(Provided records):
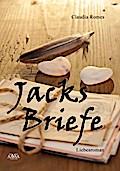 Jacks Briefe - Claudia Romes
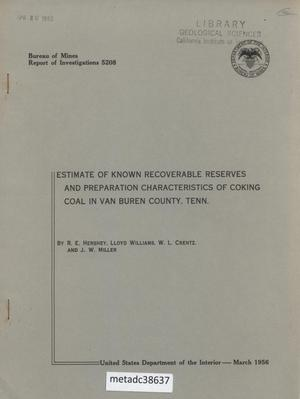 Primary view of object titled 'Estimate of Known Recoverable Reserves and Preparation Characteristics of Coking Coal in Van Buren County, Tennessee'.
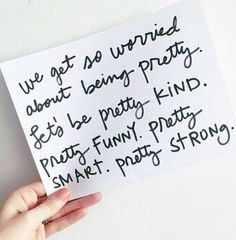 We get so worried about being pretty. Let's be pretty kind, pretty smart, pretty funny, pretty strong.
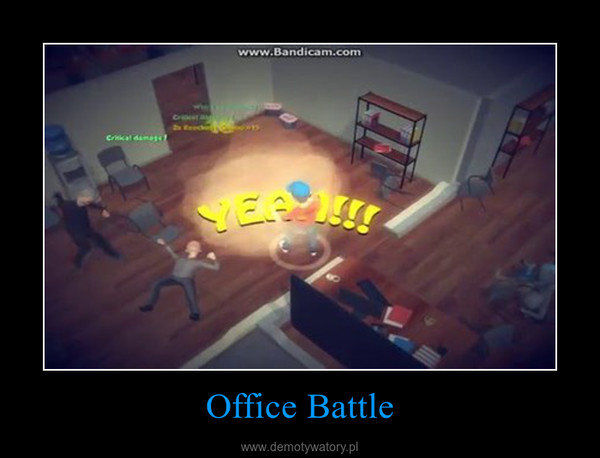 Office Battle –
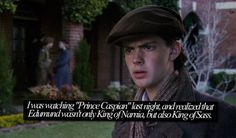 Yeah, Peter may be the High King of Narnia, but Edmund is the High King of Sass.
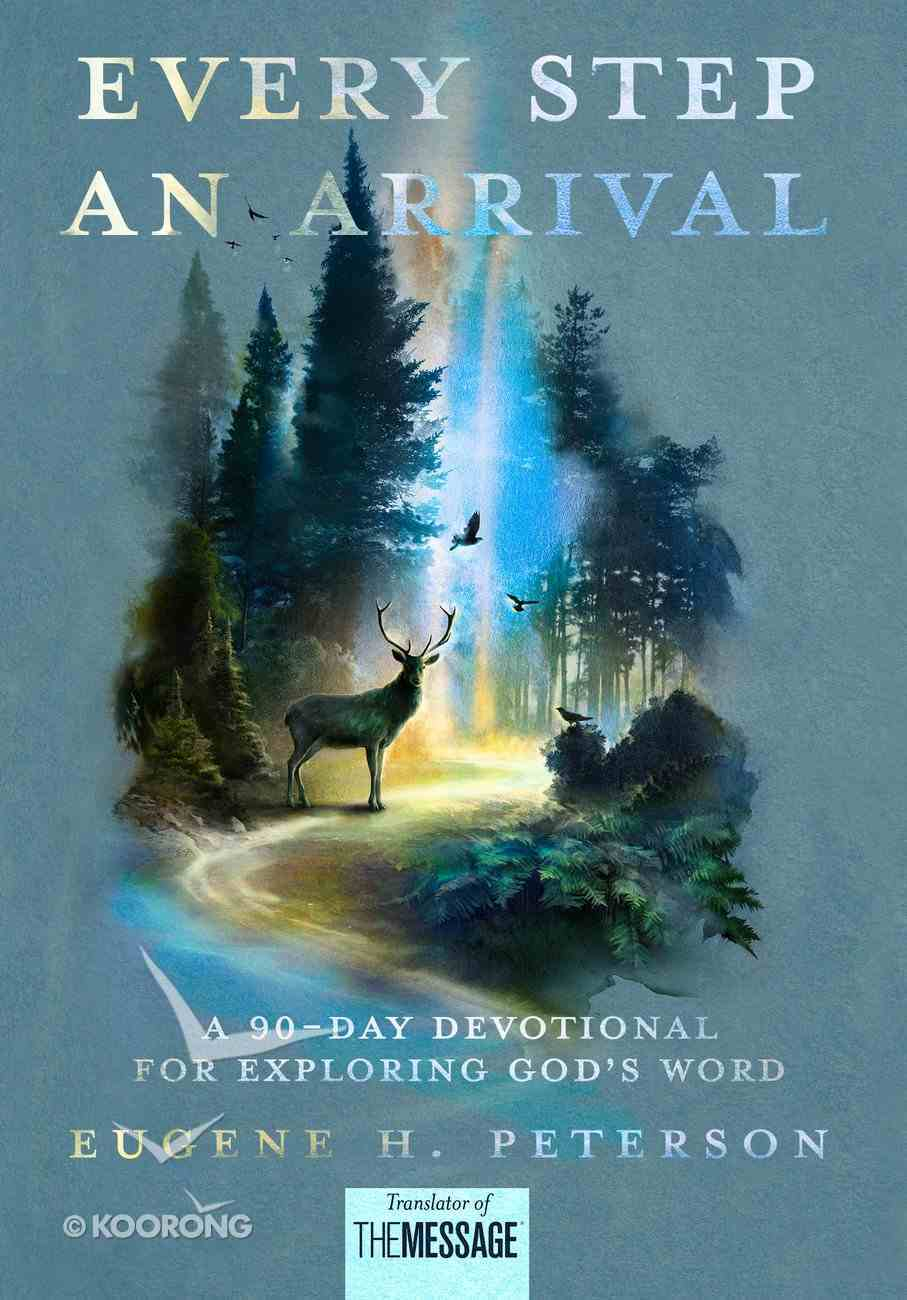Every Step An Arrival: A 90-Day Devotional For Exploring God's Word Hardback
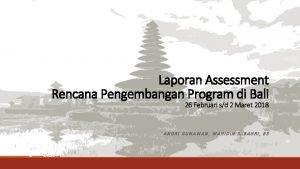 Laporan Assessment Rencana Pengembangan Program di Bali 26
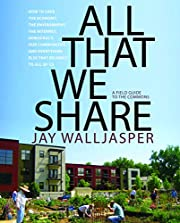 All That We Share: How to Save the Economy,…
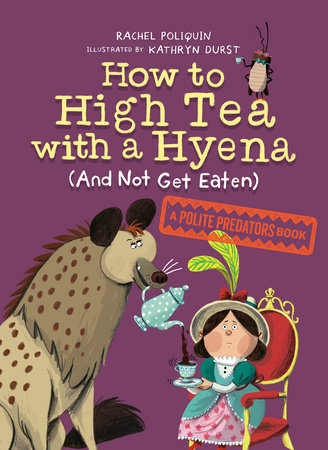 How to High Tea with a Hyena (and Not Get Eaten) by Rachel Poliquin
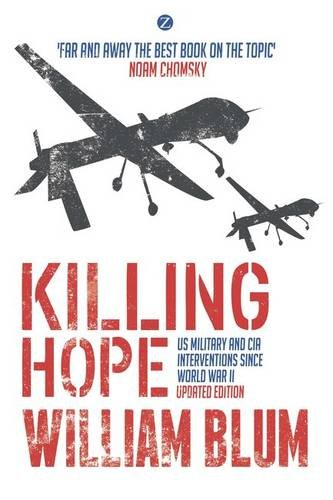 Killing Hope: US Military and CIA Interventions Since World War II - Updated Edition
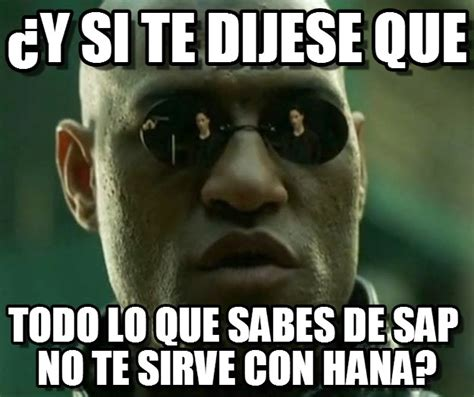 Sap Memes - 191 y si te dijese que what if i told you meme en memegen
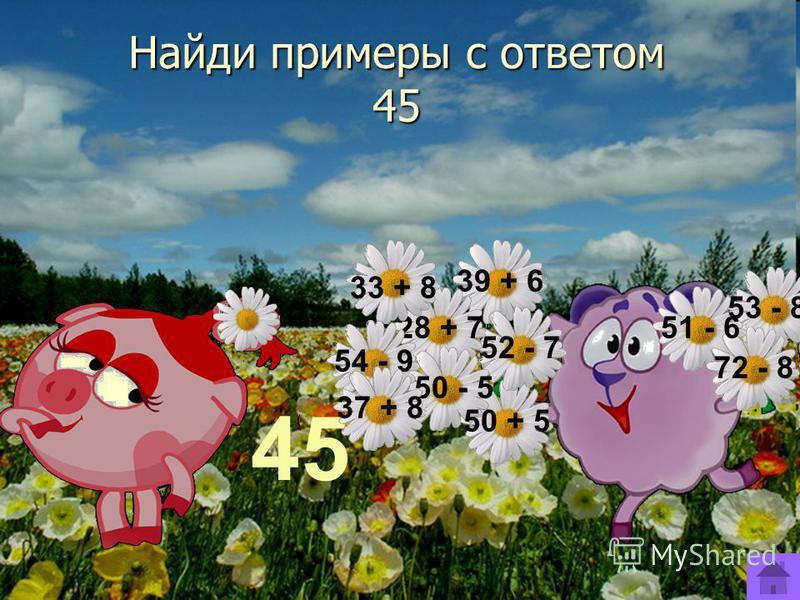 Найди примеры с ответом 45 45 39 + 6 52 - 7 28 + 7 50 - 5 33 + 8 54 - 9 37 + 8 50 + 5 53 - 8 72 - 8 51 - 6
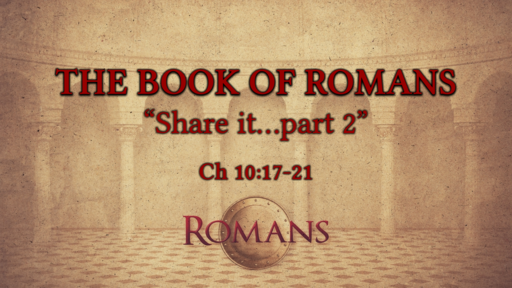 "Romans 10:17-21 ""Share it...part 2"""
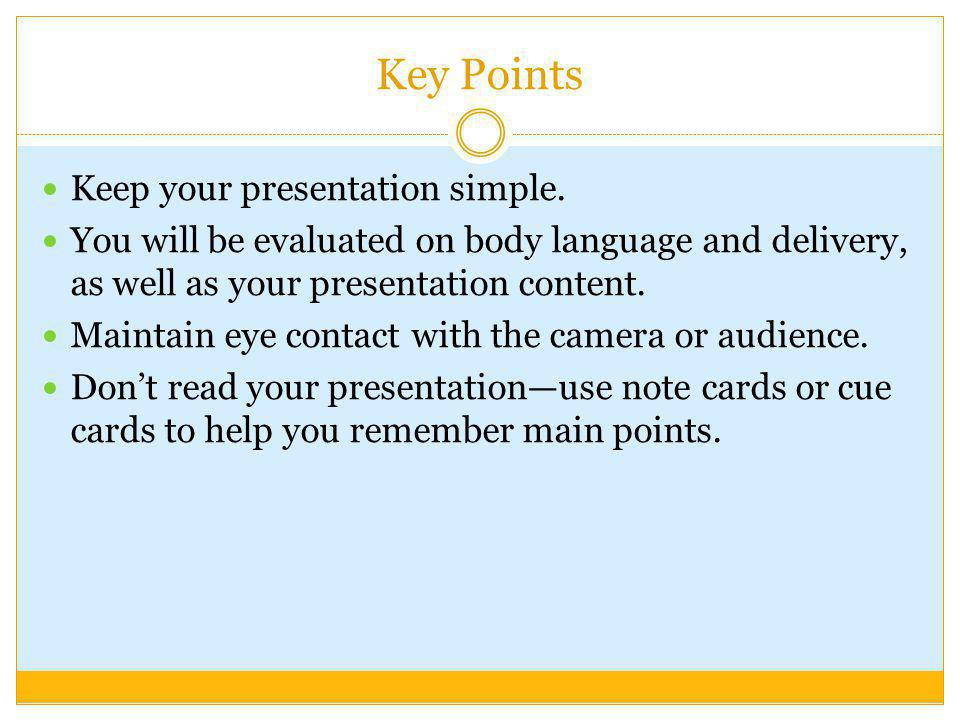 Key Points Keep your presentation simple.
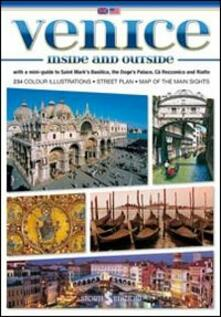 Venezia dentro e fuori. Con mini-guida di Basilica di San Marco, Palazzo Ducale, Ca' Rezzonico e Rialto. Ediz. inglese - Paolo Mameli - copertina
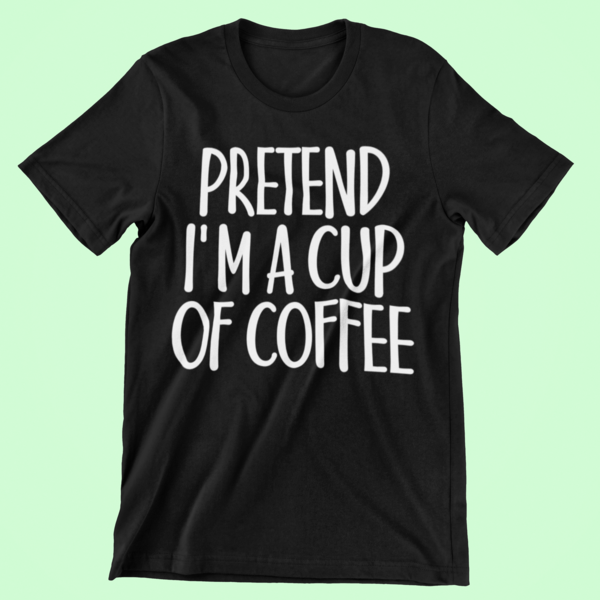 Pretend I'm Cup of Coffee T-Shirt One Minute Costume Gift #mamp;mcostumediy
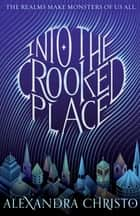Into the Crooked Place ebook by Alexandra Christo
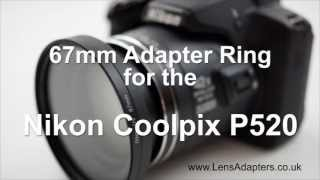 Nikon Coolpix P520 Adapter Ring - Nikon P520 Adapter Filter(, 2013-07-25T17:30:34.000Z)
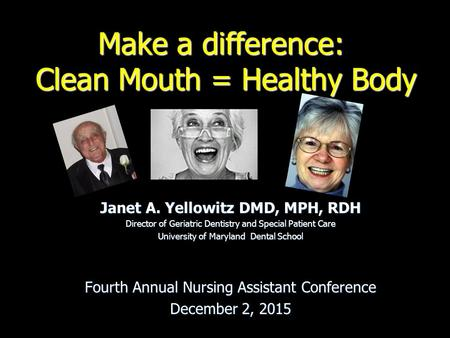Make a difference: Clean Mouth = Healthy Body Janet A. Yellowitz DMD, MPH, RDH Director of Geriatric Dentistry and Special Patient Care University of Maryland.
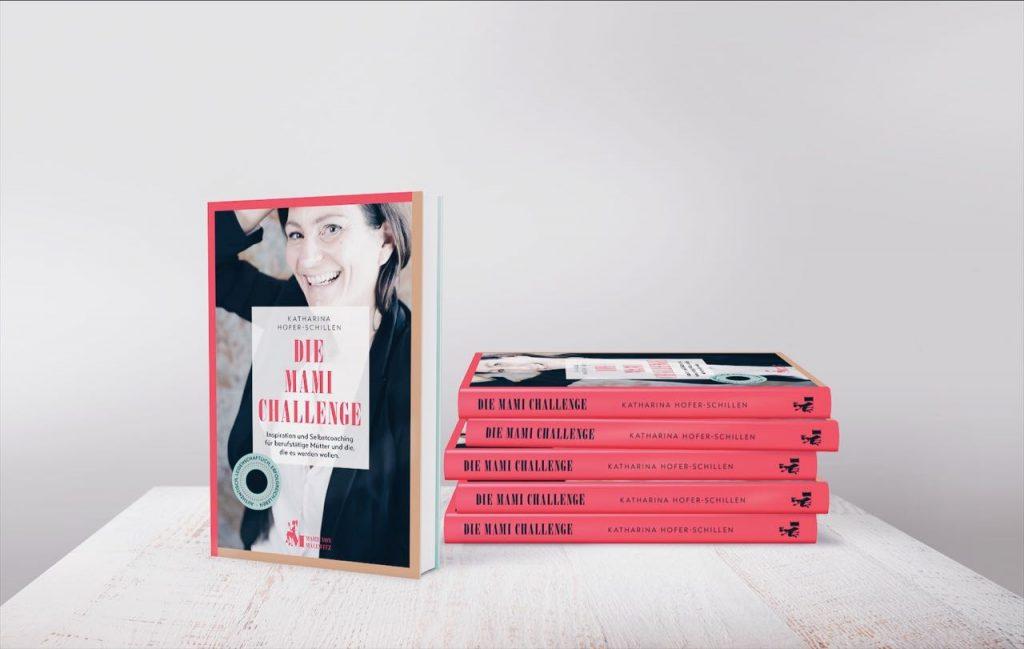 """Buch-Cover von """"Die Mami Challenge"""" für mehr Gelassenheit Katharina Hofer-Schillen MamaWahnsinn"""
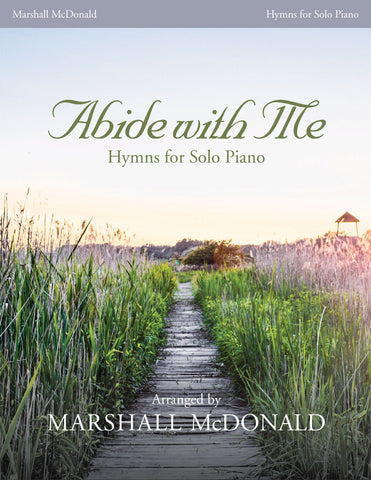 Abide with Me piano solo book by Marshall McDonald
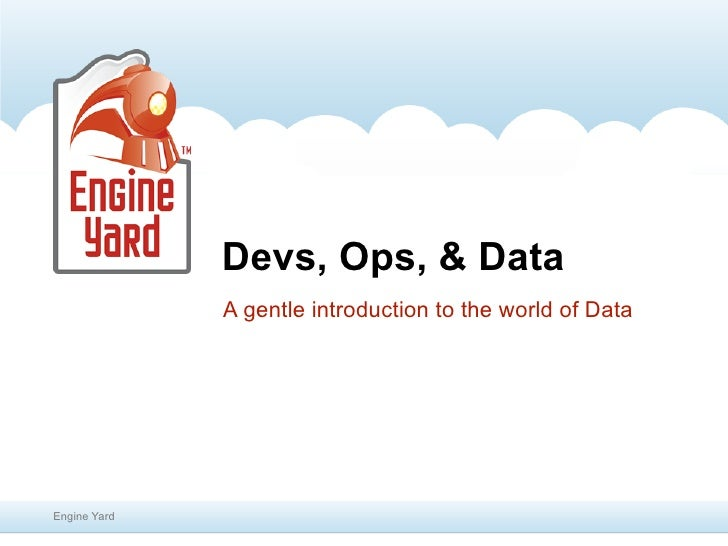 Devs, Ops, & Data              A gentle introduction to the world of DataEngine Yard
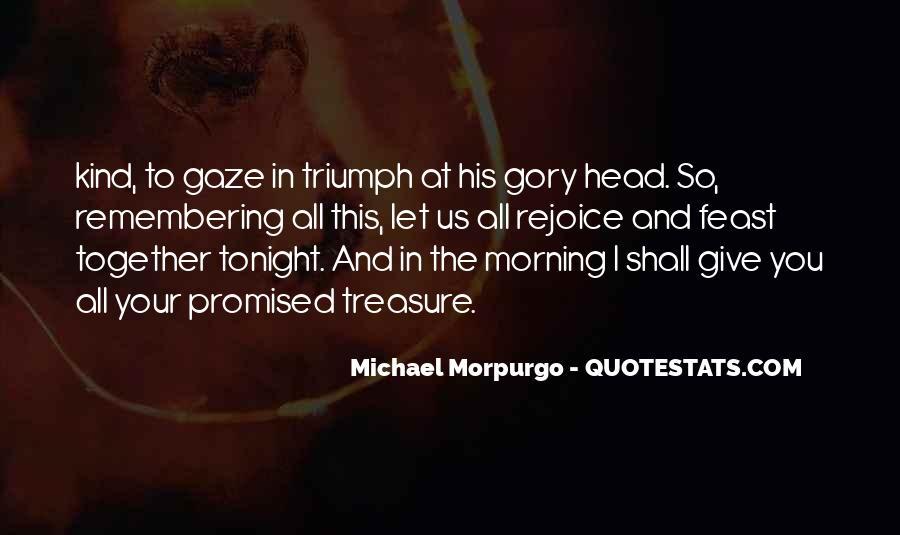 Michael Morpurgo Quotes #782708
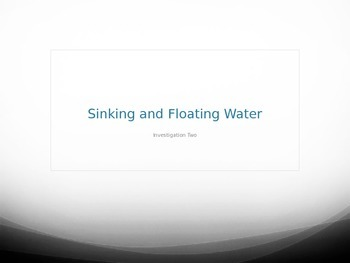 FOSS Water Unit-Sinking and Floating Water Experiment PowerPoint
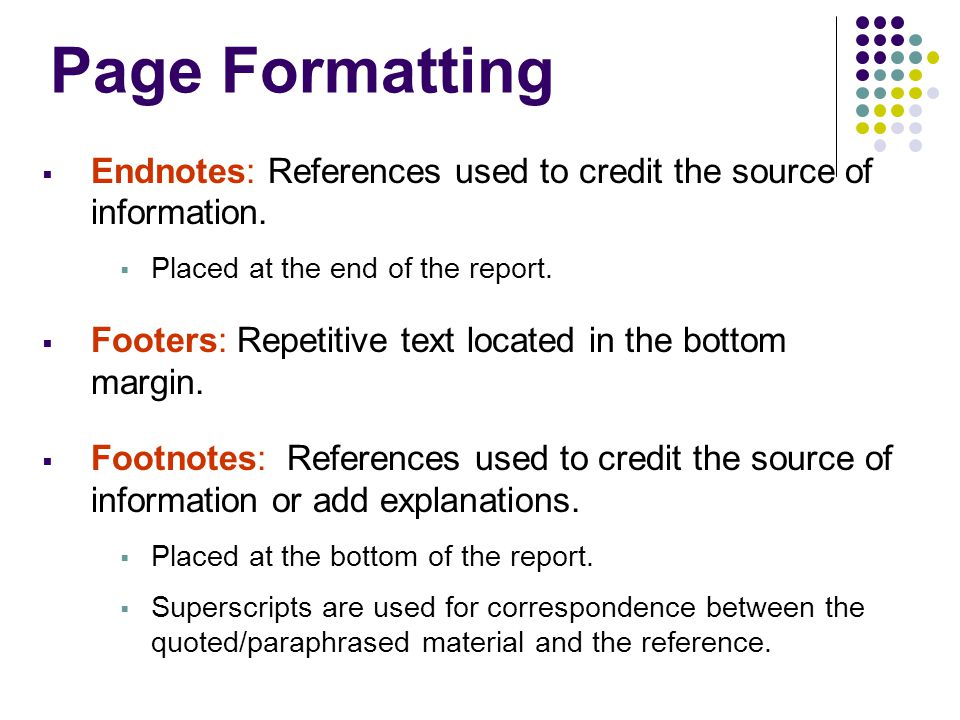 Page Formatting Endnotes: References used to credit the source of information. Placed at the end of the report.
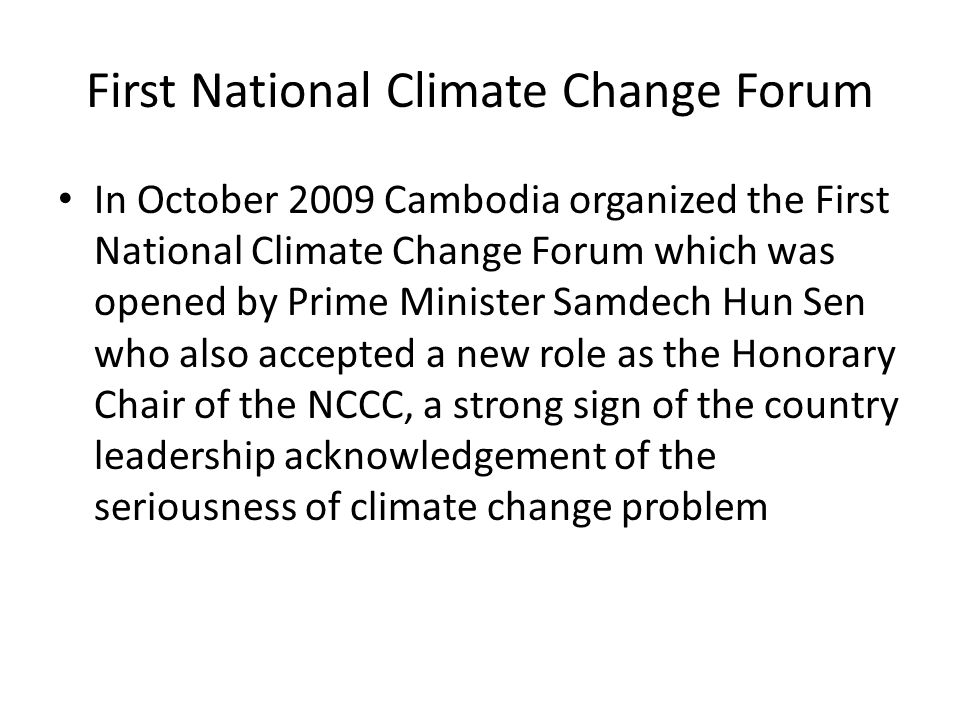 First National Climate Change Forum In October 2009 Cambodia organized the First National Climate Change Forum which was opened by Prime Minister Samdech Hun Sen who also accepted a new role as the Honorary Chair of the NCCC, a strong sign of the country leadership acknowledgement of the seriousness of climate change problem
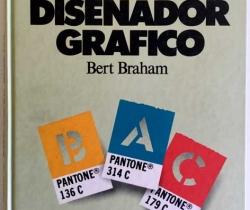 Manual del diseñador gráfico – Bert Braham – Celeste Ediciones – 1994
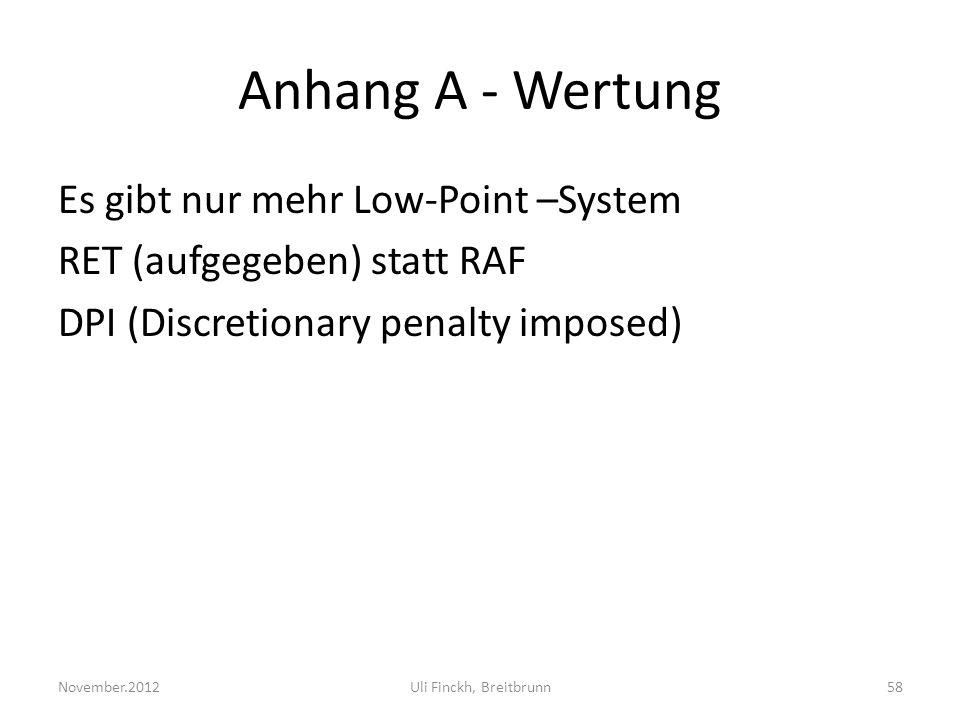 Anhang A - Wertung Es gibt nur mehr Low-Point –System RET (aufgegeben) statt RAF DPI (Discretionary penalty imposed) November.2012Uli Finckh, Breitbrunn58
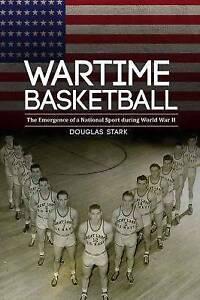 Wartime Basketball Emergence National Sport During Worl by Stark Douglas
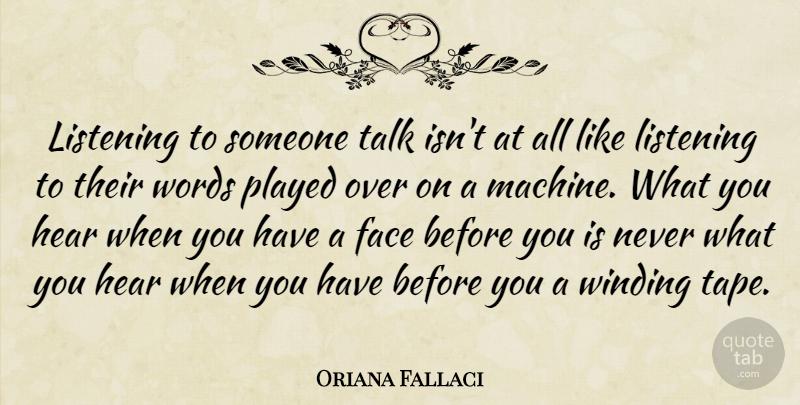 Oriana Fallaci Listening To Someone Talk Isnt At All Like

(Problem): Output should consist of the lines above from the one with "Nikon Coolpix P520" down to the one with "Manual del diseñador", exact and without pictures.

(Answer to the problem):
 Nikon Coolpix P520 Adapter Ring - Nikon P520 Adapter Filter(, 2013-07-25T17:30:34.000Z)
Make a difference: Clean Mouth = Healthy Body Janet A. Yellowitz DMD, MPH, RDH Director of Geriatric Dentistry and Special Patient Care University of Maryland.
 """Buch-Cover von """"Die Mami Challenge"""" für mehr Gelassenheit Katharina Hofer-Schillen MamaWahnsinn"""
 Abide with Me piano solo book by Marshall McDonald
 Devs, Ops, & Data              A gentle introduction to the world of DataEngine Yard
 Michael Morpurgo Quotes #782708
 FOSS Water Unit-Sinking and Floating Water Experiment PowerPoint
 Page Formatting Endnotes: References used to credit the source of information. Placed at the end of the report.
 First National Climate Change Forum In October 2009 Cambodia organized the First National Climate Change Forum which was opened by Prime Minister Samdech Hun Sen who also accepted a new role as the Honorary Chair of the NCCC, a strong sign of the country leadership acknowledgement of the seriousness of climate change problem
 Manual del diseñador gráfico – Bert Braham – Celeste Ediciones – 1994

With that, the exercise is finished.